Drive-alone commute share, explained

Share of workers who drive alone to work.

What it measures

The drive-alone share is the percentage of workers 16 and older who commute to work by car, truck, or van, alone. The numerator excludes carpoolers, public-transit users, walkers, cyclists, and people who work from home. The denominator is the same set of workers, total workers commuting to a workplace plus work-from-home workers (the WFH workers are typically grouped into the same denominator for cleaner comparison with the other commute-mode percentages).

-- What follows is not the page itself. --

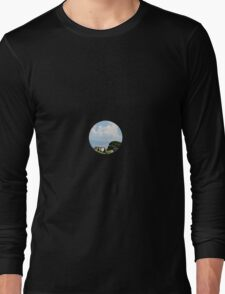 Scenery in Portugual  Long Sleeve T-Shirt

Drive-alone is by far the dominant US commute mode and has been for decades; even in the densest US metros it captures the majority of commuters.

Why it matters

Drive-alone share is the cleanest single measure of how car-dependent a metro is. It predicts greenhouse-gas emissions per capita, road congestion patterns, parking demand, and the size of the auto-related local economy (dealerships, mechanics, gas stations, insurance brokers). Metros with high drive-alone shares typically have lower transit ridership, lower walking and cycling shares, and higher per-capita vehicle ownership.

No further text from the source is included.